A tower stands at the west end, connected by a link at right angles to the chapel. Other buildings are dotted about on the north side.
The artist was clearly doing his or her best in the total absence of hard information. Nevertheless, their picture is demonstrably incorrect. Though the moat has been destroyed by opencasting, we have good information from the pre-1960 OS six-inch maps. They show that:
l The moated area was not circular, but oval, with the long axis aligned SW-NE.
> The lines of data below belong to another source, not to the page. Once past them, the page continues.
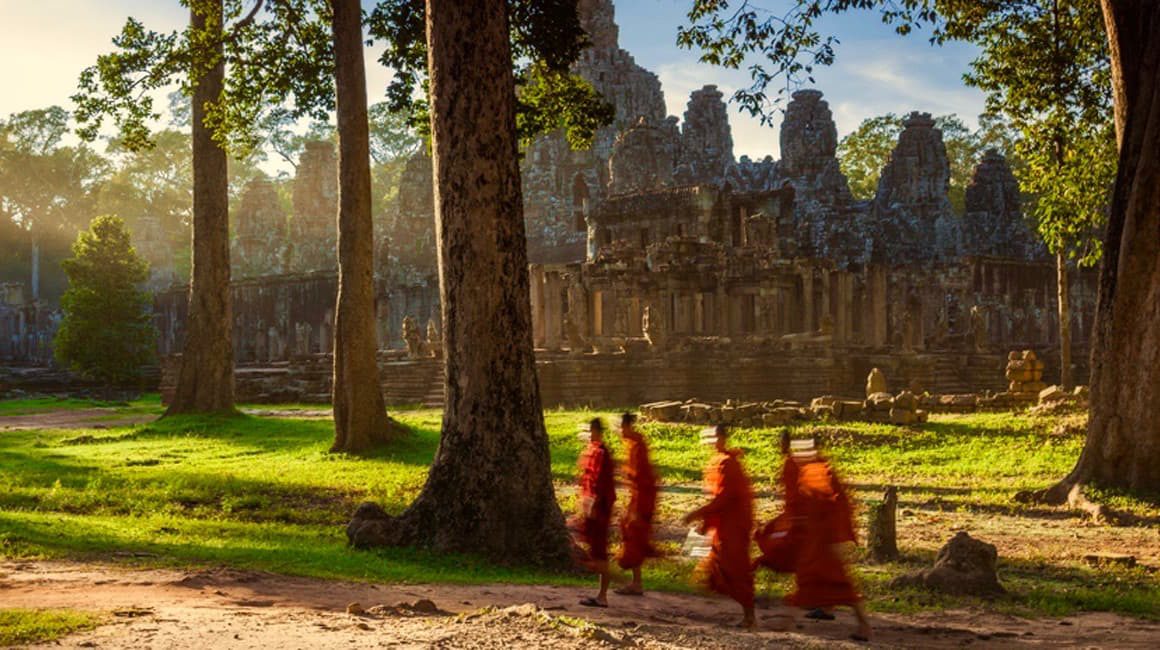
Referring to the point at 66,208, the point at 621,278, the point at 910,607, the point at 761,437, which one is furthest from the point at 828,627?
the point at 66,208

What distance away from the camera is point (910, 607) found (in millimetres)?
7691

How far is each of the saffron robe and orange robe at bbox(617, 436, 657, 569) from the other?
141 millimetres

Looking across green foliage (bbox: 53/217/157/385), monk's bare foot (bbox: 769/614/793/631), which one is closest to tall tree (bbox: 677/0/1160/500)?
monk's bare foot (bbox: 769/614/793/631)

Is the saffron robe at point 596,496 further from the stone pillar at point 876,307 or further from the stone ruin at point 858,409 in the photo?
the stone pillar at point 876,307

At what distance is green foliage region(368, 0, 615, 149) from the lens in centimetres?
1561

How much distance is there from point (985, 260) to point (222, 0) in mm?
28445

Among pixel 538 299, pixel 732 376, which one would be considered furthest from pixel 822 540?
pixel 538 299

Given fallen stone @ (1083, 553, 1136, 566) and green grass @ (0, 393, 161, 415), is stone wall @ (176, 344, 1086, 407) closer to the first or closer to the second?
green grass @ (0, 393, 161, 415)

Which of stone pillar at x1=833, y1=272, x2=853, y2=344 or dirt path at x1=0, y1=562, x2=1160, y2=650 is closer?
dirt path at x1=0, y1=562, x2=1160, y2=650

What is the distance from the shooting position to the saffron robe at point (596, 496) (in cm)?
764

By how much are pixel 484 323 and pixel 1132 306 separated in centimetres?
695

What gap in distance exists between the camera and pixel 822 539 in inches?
264

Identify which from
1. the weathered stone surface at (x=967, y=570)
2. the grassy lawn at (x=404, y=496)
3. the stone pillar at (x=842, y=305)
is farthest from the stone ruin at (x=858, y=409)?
the weathered stone surface at (x=967, y=570)

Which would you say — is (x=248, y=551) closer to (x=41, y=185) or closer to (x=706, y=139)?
(x=706, y=139)
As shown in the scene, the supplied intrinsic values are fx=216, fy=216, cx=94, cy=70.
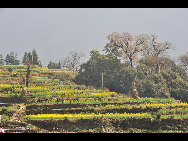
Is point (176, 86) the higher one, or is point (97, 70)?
point (97, 70)

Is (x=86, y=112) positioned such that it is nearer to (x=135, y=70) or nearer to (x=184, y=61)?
(x=135, y=70)

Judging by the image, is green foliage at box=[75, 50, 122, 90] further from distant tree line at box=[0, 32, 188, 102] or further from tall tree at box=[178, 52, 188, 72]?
Result: tall tree at box=[178, 52, 188, 72]

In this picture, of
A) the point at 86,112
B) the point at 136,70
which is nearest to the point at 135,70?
the point at 136,70

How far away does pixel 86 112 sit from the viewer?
66.9ft

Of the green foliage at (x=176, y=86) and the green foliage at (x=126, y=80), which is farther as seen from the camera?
the green foliage at (x=126, y=80)

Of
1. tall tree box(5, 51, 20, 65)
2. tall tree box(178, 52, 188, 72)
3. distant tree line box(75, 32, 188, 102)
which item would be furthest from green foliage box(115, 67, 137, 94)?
tall tree box(5, 51, 20, 65)

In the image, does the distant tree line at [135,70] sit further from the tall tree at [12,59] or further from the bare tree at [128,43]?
the tall tree at [12,59]

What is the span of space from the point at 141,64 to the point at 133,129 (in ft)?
59.1

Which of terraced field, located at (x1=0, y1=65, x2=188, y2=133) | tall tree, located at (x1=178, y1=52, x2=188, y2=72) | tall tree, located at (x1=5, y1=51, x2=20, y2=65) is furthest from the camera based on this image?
tall tree, located at (x1=5, y1=51, x2=20, y2=65)

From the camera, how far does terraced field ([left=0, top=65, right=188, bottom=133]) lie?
18438 mm

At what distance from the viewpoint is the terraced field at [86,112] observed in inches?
726

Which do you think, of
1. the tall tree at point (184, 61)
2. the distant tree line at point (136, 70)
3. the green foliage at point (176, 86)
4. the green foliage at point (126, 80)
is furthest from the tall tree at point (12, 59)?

l Instead of being rounded at its westernmost extremity, it formed a nearly right angled corner.
l The square cluster of dower house, chapel and related outbuildings was exactly in the centre, and separated from the moat by a wide space.
l The width of this open space was greater on all sides than the chapel is long.
The artist’s reconstruction is clearly wrong, therefore, in several particulars.
As regards the other buildings, on the face of it, it’s anybody’s guess what they were like. And certainly the idea that there might have been a pele tower similar to, say Preston Tower, is only common sense.
Everybody now accepts that the dower house is later than the chapel, and this has perhaps persuaded English Heritage to emphasise the point by making the monastic layout look as different as possible from the later Tudor one.
But was it so very different? The Hospitallers’ English headquarters, Clerkenwell, had a cloister on the south side, but three ranges of buildings, including the prior’s lodging, arranged at more or less 90 degree angles on the north side. At Torphichen in Scotland, part of the chapel still exists with, unusually, the cloister on its north side.
A rectangular layout came naturally to medieval builders. Monasteries and Oxford colleges were typically built around hollow squares, whether called cloisters, courts or quadrangles.
It seems to me quite likely that the original preceptory might not have been so different in shape from the later dower house, and that, as at Torphichen and in a less symmetrical form at Clerkenwell, the other buildings could have been arranged in a square on the north side of the chapel.